TO DO:
Copy the listing below word for word, from the line containing "Of the listed options" up to and including the final line of the listing.
── THE INPUT
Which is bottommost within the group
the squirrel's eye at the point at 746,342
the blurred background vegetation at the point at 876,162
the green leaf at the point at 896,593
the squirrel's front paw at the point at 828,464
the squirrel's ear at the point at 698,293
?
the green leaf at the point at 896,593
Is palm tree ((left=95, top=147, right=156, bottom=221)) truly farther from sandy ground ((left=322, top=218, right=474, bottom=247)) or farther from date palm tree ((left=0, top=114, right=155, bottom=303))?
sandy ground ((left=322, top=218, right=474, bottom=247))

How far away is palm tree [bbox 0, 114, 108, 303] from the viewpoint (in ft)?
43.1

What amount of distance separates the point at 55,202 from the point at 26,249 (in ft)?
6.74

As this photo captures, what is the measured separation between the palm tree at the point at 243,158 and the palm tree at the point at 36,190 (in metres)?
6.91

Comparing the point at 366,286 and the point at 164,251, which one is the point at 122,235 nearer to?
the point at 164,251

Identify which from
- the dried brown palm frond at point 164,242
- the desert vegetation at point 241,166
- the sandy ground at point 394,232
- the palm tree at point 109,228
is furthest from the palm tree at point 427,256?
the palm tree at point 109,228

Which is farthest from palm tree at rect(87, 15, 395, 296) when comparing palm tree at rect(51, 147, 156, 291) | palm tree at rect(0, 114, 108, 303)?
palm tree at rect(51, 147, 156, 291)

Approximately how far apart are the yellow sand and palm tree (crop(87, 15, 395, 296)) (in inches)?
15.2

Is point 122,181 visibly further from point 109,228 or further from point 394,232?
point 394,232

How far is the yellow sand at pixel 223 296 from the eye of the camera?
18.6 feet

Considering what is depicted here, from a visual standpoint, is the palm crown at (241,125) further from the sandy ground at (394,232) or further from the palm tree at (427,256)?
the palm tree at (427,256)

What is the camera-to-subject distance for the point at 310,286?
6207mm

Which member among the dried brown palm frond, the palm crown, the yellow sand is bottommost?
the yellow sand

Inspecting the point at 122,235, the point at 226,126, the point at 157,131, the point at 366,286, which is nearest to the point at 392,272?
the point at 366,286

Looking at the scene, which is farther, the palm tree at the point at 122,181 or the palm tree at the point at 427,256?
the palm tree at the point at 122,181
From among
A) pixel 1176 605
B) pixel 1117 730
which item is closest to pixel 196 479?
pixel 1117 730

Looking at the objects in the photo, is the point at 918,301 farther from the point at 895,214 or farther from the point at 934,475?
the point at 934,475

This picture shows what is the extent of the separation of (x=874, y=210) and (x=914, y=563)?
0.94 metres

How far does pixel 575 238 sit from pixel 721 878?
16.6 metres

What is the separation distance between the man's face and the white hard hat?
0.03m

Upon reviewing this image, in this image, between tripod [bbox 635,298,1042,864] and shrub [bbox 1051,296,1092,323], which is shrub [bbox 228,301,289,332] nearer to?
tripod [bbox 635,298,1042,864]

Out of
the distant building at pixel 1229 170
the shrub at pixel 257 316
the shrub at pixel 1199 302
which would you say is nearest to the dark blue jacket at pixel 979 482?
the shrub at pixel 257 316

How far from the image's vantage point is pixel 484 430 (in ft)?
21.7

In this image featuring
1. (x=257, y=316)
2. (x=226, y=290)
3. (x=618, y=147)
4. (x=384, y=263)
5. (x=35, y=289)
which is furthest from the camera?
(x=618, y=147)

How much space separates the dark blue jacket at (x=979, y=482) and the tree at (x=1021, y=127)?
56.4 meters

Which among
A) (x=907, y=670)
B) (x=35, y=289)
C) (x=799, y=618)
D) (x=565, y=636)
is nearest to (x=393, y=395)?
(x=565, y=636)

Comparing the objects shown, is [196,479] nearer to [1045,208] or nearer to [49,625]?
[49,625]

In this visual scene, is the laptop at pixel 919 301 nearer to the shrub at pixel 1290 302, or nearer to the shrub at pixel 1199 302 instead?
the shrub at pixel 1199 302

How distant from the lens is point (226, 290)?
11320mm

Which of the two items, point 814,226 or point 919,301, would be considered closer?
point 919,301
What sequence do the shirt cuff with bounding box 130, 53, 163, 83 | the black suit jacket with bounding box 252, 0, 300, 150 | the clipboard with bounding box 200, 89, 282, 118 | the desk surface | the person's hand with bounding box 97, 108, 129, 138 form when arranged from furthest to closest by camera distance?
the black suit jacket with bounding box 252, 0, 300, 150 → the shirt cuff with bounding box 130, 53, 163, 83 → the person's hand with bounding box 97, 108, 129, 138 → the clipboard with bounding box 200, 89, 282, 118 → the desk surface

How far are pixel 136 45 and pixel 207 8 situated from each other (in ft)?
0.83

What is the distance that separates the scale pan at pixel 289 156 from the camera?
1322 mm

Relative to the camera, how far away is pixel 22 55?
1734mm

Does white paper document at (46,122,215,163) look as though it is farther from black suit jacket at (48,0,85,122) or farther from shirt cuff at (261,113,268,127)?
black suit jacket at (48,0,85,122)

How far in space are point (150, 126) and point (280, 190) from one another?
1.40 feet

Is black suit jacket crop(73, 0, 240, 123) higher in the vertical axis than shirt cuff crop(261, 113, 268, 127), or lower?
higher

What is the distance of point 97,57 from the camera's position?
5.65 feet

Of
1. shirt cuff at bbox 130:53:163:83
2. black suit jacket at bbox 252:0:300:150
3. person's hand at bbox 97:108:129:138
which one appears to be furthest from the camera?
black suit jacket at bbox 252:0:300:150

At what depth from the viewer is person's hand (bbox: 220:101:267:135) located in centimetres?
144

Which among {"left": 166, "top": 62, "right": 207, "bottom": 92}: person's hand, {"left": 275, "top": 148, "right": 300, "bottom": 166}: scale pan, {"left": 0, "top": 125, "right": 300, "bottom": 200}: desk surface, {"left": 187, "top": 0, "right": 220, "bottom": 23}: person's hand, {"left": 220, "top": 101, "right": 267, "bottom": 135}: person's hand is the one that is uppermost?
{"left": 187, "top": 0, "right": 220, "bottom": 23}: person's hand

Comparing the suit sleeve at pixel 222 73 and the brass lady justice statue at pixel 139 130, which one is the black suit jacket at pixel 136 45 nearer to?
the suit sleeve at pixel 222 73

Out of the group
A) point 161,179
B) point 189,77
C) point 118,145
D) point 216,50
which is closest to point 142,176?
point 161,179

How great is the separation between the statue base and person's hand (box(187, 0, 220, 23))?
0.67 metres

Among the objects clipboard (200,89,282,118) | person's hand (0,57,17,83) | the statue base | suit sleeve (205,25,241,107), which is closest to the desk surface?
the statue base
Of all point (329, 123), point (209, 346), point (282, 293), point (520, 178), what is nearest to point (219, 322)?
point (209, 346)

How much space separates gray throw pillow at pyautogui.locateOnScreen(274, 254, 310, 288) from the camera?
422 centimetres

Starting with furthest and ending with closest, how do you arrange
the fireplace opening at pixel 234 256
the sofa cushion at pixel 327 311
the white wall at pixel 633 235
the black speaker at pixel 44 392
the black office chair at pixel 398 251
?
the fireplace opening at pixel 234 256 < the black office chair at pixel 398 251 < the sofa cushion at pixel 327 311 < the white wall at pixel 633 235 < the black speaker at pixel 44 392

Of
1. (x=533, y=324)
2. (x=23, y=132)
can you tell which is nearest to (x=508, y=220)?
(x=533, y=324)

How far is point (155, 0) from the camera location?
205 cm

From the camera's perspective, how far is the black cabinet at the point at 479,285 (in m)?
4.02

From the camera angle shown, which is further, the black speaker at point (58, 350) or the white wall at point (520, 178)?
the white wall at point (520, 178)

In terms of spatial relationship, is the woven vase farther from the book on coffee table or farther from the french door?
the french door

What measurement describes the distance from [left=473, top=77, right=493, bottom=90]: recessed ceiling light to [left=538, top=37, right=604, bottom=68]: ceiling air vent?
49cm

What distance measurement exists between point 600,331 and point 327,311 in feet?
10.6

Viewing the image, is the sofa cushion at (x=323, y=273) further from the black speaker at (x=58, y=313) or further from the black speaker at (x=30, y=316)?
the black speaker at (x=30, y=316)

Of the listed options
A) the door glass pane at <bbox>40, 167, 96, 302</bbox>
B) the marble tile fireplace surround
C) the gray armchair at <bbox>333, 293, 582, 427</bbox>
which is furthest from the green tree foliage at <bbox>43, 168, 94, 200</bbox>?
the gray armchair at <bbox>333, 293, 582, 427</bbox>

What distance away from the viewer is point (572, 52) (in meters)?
────
COMPLETE RESPONSE:
Of the listed options
A) the door glass pane at <bbox>40, 167, 96, 302</bbox>
B) the marble tile fireplace surround
C) the gray armchair at <bbox>333, 293, 582, 427</bbox>
which is furthest from the green tree foliage at <bbox>43, 168, 94, 200</bbox>?
the gray armchair at <bbox>333, 293, 582, 427</bbox>

What distance away from the viewer is point (572, 52) (in meters)?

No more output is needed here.